(What you should do): Reproduce the data below, swapping every "white baseboard" for "skirting board" and leaving everything else unchanged.
****************
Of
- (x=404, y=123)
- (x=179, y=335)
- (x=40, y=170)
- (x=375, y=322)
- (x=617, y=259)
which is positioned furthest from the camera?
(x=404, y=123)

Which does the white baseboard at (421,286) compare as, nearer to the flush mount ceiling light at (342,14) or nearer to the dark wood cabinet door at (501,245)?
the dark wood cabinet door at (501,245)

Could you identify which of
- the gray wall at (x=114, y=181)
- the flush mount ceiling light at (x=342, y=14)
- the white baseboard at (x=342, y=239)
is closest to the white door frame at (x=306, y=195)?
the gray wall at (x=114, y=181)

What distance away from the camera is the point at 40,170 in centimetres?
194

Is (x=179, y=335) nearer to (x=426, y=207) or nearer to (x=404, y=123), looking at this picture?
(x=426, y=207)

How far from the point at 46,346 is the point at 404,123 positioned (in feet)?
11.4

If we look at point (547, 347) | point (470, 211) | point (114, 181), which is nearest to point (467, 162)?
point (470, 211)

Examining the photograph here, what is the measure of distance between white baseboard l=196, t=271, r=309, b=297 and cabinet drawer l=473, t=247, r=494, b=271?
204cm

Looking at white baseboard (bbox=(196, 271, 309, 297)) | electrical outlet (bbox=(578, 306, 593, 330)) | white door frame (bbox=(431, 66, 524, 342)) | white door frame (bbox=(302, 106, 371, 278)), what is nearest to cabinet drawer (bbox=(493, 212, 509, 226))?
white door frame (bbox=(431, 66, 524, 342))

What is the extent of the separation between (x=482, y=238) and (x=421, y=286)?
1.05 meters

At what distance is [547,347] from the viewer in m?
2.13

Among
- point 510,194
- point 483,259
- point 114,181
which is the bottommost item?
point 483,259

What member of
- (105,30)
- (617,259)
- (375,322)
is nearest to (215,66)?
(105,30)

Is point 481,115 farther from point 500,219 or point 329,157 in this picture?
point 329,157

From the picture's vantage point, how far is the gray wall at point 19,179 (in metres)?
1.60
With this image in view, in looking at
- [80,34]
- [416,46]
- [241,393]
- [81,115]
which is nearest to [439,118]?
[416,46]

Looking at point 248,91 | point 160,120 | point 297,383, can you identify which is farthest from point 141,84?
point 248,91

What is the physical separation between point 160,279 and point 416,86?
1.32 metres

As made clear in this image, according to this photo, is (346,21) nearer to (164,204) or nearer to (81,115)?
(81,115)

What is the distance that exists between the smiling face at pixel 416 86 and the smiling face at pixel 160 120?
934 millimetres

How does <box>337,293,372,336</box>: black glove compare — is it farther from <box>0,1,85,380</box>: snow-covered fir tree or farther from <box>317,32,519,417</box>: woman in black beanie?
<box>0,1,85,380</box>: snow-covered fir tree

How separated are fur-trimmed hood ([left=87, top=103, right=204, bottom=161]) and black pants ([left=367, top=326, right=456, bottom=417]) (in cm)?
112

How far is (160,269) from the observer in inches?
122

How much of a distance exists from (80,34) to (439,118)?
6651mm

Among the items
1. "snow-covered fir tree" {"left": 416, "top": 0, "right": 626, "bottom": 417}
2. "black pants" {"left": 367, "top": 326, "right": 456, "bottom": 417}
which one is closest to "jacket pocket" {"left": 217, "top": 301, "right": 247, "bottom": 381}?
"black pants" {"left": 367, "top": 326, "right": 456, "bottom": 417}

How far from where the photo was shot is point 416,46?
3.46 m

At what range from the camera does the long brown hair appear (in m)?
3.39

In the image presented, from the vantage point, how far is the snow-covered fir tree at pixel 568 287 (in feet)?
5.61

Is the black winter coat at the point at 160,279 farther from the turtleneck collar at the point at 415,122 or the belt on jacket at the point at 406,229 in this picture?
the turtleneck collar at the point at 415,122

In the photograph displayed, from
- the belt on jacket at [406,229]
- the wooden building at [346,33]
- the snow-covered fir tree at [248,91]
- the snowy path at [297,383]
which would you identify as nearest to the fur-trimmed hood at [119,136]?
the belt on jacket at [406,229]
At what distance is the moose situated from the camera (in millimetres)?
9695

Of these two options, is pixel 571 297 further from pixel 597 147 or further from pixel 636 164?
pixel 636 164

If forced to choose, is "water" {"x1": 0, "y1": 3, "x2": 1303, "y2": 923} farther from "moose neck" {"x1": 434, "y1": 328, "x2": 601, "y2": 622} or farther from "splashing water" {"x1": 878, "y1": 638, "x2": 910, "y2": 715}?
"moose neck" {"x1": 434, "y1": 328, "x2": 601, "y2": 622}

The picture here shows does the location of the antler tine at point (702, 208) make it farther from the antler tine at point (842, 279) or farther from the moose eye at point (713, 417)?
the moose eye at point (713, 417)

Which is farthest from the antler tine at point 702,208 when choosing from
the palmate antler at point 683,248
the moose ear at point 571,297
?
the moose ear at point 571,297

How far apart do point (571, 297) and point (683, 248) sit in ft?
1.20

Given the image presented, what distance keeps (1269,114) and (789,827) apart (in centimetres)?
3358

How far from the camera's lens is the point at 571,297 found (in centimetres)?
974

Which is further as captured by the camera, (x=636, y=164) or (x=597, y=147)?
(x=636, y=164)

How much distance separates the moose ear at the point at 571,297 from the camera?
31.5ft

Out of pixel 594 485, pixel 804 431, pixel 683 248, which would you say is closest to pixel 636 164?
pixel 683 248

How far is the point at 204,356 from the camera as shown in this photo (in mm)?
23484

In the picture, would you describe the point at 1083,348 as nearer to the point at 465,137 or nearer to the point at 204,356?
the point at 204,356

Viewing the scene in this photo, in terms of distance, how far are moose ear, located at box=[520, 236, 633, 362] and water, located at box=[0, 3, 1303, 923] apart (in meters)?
****************
(Solution for this problem):
Of
- (x=404, y=123)
- (x=179, y=335)
- (x=40, y=170)
- (x=375, y=322)
- (x=617, y=259)
which is positioned furthest from the camera?
(x=404, y=123)

Which does the skirting board at (421,286) compare as, nearer to the flush mount ceiling light at (342,14) or nearer to the dark wood cabinet door at (501,245)?
the dark wood cabinet door at (501,245)

Could you identify which of
- the gray wall at (x=114, y=181)
- the flush mount ceiling light at (x=342, y=14)
- the skirting board at (x=342, y=239)
is closest to the white door frame at (x=306, y=195)?
the gray wall at (x=114, y=181)

What distance away from the camera is the point at 40,170 in centimetres?
194

Is (x=179, y=335) nearer to (x=426, y=207) or nearer to (x=404, y=123), looking at this picture?
(x=426, y=207)

How far from the point at 46,346 is the point at 404,123 positioned (in feet)?
11.4

If we look at point (547, 347) | point (470, 211) | point (114, 181), which is nearest to point (467, 162)?
point (470, 211)

Examining the photograph here, what is the measure of distance between skirting board l=196, t=271, r=309, b=297 and cabinet drawer l=473, t=247, r=494, b=271?
204cm

Looking at skirting board (bbox=(196, 271, 309, 297)) | electrical outlet (bbox=(578, 306, 593, 330)) | white door frame (bbox=(431, 66, 524, 342)) | white door frame (bbox=(302, 106, 371, 278)), what is nearest to cabinet drawer (bbox=(493, 212, 509, 226))?
white door frame (bbox=(431, 66, 524, 342))

What is the extent of the separation between (x=482, y=238) and (x=421, y=286)?
1.05 meters

At what distance is [547,347] from the viewer in m?
2.13

Among
- point 510,194
- point 483,259
- point 114,181
which is the bottommost item?
point 483,259

What member of
- (105,30)
- (617,259)
- (375,322)
is nearest to (215,66)?
(105,30)

Is point 481,115 farther from point 500,219 or point 329,157 in this picture?
point 329,157

From the picture's vantage point, how far is the gray wall at point 19,179 (in metres)?
1.60
With this image in view, in looking at
- [80,34]
- [416,46]
- [241,393]
- [81,115]
which is nearest to [439,118]?
[416,46]

Looking at point 248,91 | point 160,120 | point 297,383, can you identify which is farthest from point 141,84?
point 248,91

What is the physical separation between point 160,279 and point 416,86?
1.32 metres

As made clear in this image, according to this photo, is (346,21) nearer to (164,204) or nearer to (81,115)?
(81,115)

What is the distance that exists between the smiling face at pixel 416 86 and the smiling face at pixel 160 120?
934 millimetres

How does <box>337,293,372,336</box>: black glove compare — is it farther from <box>0,1,85,380</box>: snow-covered fir tree or farther from <box>317,32,519,417</box>: woman in black beanie?
<box>0,1,85,380</box>: snow-covered fir tree

How separated are fur-trimmed hood ([left=87, top=103, right=204, bottom=161]) and black pants ([left=367, top=326, right=456, bottom=417]) (in cm)?
112

How far is (160,269) from the observer in inches?
122

How much of a distance exists from (80,34) to (439,118)?
6651mm

Among the items
1. "snow-covered fir tree" {"left": 416, "top": 0, "right": 626, "bottom": 417}
2. "black pants" {"left": 367, "top": 326, "right": 456, "bottom": 417}
which one is closest to "jacket pocket" {"left": 217, "top": 301, "right": 247, "bottom": 381}?
"black pants" {"left": 367, "top": 326, "right": 456, "bottom": 417}

How far from where the photo was shot is point 416,46?
3.46 m

At what range from the camera does the long brown hair appear (in m)?
3.39

In the image presented, from the vantage point, how far is the snow-covered fir tree at pixel 568 287 (in feet)?
5.61

Is the black winter coat at the point at 160,279 farther from the turtleneck collar at the point at 415,122 or the belt on jacket at the point at 406,229 in this picture?
the turtleneck collar at the point at 415,122

In the photograph displayed, from
- the belt on jacket at [406,229]
- the wooden building at [346,33]
- the snow-covered fir tree at [248,91]
- the snowy path at [297,383]
which would you identify as nearest to the fur-trimmed hood at [119,136]?
the belt on jacket at [406,229]
At what distance is the moose situated from the camera (in millimetres)?
9695

Of these two options, is pixel 571 297 further from pixel 597 147 or further from pixel 636 164?
pixel 636 164

If forced to choose, is "water" {"x1": 0, "y1": 3, "x2": 1303, "y2": 923} farther from "moose neck" {"x1": 434, "y1": 328, "x2": 601, "y2": 622} or farther from "splashing water" {"x1": 878, "y1": 638, "x2": 910, "y2": 715}?
"moose neck" {"x1": 434, "y1": 328, "x2": 601, "y2": 622}

The picture here shows does the location of the antler tine at point (702, 208) make it farther from the antler tine at point (842, 279) or farther from the moose eye at point (713, 417)?
the moose eye at point (713, 417)

Which is farthest from the antler tine at point 702,208 when choosing from
the palmate antler at point 683,248
the moose ear at point 571,297
?
the moose ear at point 571,297

How far apart do point (571, 297) and point (683, 248) sit in ft?
1.20

Given the image presented, what distance keeps (1269,114) and (789,827) apart (in centimetres)?
3358

How far from the camera's lens is the point at 571,297 found (in centimetres)?
974

Which is further as captured by the camera, (x=636, y=164) or (x=597, y=147)?
(x=636, y=164)

How much distance separates the moose ear at the point at 571,297 from the camera?
31.5ft

Out of pixel 594 485, pixel 804 431, pixel 683 248, which would you say is closest to pixel 636 164?
pixel 683 248

How far is the point at 204,356 from the camera as shown in this photo (in mm)?
23484

In the picture, would you describe the point at 1083,348 as nearer to the point at 465,137 or nearer to the point at 204,356?
the point at 204,356

Viewing the scene in this photo, in terms of distance, how far are moose ear, located at box=[520, 236, 633, 362] and water, located at box=[0, 3, 1303, 923] apart (in meters)?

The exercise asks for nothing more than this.